While the TG/HDL-C ratio has been reported to be associated with insulin resistance and cardiometabolic risks, relatively few studies have reported the association between TG/HDL-C ratios and blood pressure or hypertension. One study followed up 5971 middle eastern women for about 6.4 years and reported that higher TG/HDL-C ratios were associated with significantly higher risks of hypertension [7]. In this study, the highest TG/HDL-C ratio quartile group had a 1.7-fold higher risk of hypertension than the lowest quartile. This study also compared the predictability of hypertension by several types of lipid measurements. TG, HDL-C, and TG/HDL-C ratio were the strongest predictors of hypertension. Similar results have also been found from studies on adolescents [8, 17, 19]. In a cross-sectional study of adolescents, the highest TG/HDL-C ratio tertile group had higher SBP, DBP, and arterial stiffness levels [8]. TG/HDL-C ratios positively correlated with systolic, diastolic, and mean blood pressure in 67 obese children, who were 6–12 years of age [17]. SBP and DBP significantly increased from the lowest to the highest TG/HDL-C ratio quantiles in 884 children between the ages of 6 and 16 years [17, 19].

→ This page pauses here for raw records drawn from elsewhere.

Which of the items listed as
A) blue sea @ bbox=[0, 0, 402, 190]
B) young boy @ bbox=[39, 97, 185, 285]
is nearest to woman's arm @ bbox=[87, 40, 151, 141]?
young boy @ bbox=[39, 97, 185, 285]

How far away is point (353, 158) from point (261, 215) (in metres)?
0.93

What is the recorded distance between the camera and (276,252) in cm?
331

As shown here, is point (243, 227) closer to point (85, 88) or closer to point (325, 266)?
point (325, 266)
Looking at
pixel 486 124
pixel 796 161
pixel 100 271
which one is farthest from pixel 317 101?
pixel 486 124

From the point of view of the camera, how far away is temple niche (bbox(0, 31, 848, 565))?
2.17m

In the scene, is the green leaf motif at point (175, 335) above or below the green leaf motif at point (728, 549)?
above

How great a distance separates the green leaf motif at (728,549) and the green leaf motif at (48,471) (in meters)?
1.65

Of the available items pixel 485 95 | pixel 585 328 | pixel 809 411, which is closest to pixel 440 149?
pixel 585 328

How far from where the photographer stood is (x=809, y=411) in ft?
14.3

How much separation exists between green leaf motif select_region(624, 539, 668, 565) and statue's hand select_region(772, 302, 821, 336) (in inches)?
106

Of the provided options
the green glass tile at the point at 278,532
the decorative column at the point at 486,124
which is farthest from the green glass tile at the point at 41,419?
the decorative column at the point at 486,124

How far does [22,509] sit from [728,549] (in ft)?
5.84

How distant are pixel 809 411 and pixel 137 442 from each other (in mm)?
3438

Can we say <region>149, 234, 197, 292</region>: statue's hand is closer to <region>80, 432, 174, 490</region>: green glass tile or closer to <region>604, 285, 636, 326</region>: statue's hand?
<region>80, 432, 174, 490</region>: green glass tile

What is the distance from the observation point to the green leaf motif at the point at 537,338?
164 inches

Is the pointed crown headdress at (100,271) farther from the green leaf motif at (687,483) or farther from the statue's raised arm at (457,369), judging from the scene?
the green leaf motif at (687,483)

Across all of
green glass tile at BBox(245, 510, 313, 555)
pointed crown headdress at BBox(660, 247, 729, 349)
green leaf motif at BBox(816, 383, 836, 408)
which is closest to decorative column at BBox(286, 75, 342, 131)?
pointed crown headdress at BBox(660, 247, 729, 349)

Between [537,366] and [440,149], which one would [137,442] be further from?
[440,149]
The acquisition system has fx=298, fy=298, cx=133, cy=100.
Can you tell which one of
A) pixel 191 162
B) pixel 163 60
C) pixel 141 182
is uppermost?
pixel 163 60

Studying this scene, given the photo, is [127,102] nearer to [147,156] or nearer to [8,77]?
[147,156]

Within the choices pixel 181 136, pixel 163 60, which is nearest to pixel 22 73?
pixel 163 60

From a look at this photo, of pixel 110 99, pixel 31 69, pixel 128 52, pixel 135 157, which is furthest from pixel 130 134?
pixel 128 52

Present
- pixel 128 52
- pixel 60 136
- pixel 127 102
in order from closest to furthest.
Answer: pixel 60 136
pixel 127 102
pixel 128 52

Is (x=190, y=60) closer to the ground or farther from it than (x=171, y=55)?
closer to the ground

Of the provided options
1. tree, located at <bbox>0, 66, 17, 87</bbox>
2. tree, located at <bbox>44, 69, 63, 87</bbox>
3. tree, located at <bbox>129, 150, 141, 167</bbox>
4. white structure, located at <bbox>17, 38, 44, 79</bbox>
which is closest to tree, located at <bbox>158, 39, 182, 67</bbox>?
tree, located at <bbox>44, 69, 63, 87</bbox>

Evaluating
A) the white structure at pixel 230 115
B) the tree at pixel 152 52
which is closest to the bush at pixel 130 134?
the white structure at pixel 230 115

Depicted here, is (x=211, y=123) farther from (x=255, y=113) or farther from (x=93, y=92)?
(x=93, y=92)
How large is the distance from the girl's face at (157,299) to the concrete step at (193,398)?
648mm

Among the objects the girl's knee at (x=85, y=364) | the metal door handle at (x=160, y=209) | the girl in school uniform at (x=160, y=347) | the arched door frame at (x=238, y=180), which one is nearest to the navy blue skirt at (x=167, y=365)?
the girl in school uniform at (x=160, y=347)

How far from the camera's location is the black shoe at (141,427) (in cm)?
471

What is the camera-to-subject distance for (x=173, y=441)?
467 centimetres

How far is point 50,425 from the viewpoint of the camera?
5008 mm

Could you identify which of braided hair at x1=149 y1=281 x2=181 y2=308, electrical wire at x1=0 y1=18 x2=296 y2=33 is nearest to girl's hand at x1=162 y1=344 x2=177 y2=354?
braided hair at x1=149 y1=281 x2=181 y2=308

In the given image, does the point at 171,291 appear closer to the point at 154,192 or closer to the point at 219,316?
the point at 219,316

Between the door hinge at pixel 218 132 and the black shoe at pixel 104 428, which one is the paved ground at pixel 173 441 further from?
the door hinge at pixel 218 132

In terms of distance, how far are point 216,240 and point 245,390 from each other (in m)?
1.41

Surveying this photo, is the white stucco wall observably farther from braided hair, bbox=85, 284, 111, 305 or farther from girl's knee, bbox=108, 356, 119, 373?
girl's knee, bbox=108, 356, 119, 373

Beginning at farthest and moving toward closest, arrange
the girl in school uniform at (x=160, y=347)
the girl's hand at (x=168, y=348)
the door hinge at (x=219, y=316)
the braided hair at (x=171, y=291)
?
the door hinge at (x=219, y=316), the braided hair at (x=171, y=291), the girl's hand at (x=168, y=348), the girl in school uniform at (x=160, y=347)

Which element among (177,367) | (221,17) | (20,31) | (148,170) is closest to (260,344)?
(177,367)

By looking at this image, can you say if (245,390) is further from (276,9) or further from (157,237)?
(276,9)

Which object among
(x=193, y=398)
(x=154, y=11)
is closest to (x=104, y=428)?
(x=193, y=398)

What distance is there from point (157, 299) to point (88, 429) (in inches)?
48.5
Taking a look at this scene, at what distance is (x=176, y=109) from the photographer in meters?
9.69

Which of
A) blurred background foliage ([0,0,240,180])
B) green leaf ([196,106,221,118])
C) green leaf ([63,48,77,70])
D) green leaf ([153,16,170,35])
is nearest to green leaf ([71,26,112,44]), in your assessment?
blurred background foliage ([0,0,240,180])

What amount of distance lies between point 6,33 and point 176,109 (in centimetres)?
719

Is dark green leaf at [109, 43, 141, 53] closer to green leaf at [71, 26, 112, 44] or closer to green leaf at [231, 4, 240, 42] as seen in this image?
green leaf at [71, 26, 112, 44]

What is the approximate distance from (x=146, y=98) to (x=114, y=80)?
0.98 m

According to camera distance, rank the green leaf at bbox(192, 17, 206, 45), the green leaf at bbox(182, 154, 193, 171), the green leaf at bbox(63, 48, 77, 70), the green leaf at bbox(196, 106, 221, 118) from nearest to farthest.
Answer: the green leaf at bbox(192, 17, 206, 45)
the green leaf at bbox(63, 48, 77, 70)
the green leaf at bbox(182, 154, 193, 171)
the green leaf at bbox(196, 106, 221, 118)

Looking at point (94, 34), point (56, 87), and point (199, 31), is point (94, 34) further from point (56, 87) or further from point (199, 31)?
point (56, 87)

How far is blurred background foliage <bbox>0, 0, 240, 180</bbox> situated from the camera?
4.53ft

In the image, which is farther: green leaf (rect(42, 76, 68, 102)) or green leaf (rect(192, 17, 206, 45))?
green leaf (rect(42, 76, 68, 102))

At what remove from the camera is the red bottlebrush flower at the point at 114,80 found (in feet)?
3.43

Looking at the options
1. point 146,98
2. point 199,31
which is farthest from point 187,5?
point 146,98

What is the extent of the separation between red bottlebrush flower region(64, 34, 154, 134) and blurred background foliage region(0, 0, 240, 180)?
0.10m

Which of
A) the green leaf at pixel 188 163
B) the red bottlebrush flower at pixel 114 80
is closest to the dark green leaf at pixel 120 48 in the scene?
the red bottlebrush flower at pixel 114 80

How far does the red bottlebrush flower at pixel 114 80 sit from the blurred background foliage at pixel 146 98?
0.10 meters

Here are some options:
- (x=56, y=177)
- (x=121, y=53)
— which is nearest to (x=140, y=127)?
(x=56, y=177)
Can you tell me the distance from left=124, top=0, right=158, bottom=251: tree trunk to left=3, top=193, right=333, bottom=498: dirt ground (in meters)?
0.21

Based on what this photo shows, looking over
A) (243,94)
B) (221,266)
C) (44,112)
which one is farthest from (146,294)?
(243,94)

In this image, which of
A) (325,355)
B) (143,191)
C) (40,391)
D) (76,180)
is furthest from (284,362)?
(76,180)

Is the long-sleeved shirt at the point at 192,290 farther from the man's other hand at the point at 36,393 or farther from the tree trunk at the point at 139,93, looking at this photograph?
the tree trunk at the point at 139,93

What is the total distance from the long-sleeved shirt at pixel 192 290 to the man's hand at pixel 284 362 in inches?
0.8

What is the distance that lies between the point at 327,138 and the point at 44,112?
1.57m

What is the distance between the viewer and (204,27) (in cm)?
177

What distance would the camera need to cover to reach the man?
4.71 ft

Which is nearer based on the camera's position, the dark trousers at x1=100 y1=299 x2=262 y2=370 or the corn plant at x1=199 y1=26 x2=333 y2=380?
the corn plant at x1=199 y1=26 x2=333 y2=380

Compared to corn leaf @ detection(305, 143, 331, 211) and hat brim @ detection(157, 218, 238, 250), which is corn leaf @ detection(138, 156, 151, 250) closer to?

Previously, we reported elsewhere that serum lipid levels in adolescent can predict dyslipidaemia in adulthood using the Kangwha Study data [20]. Our data support that measurement of serum lipids in an individual’s early lifetime, could be useful to predict dyslipidaemia and also hypertension. Other previous studies have reported the predictability of cardiovascular diseases or related risk factors, including metabolic syndromes and atherosclerosis by using serum lipid levels [21,22,23]. We could assess future cardiovascular risk by measuring serum lipids in early lifetime. However, this issue should be carefully considered from multiple perspectives, including cost, benefit, and the harm of taking blood samples from healthy children and adolescents. According to the United States Preventive Services Task Force, the current evidence is insufficient to assess the usefulness of screening for lipid disorders in children and adolescents [24, 25].

The major strength of this study is that we followed up our study participants over a long duration, from adolescence to adulthood. Among the many studies that have evaluated the association between lipid profiles and cardiovascular diseases and risk factors, this study may be the only one to observe participants ranging from adolescents to early adults. There are also several limitations to this study. First, the sample size was small, and many participants were lost to follow up. Participants who completed the follow-up had a higher baseline height than those who did not, but there were no other significant differences in baseline characteristics between these groups (Additional file 1: Table S2). These findings support the idea that the follow-up was not affected by baseline TG/HDL-C ratios. The participants were residents on a rural island in Korea; therefore, the generalizability is limited. Further prospective studies that include urban populations or participants from other countries, are needed. Second, the method of blood pressure measurement changed between baseline and follow-up examinations. However, all examinations were conducted by investigators trained with a standardised measurement protocol to minimize the measurement error. Third, we did not assess the exact age at baseline, because the date of examination was not recorded. There could be residual confounding factors; however, as the participants were in the same grade at baseline, the variation of the baseline age would be small.

Conclusions

In conclusion, adolescents with high TG/HDL-C ratios are at risk for future hypertension in early adulthood. Further evidence is required to support this finding and to evaluate whether to introduce screening tests early in an individual’s lifetime.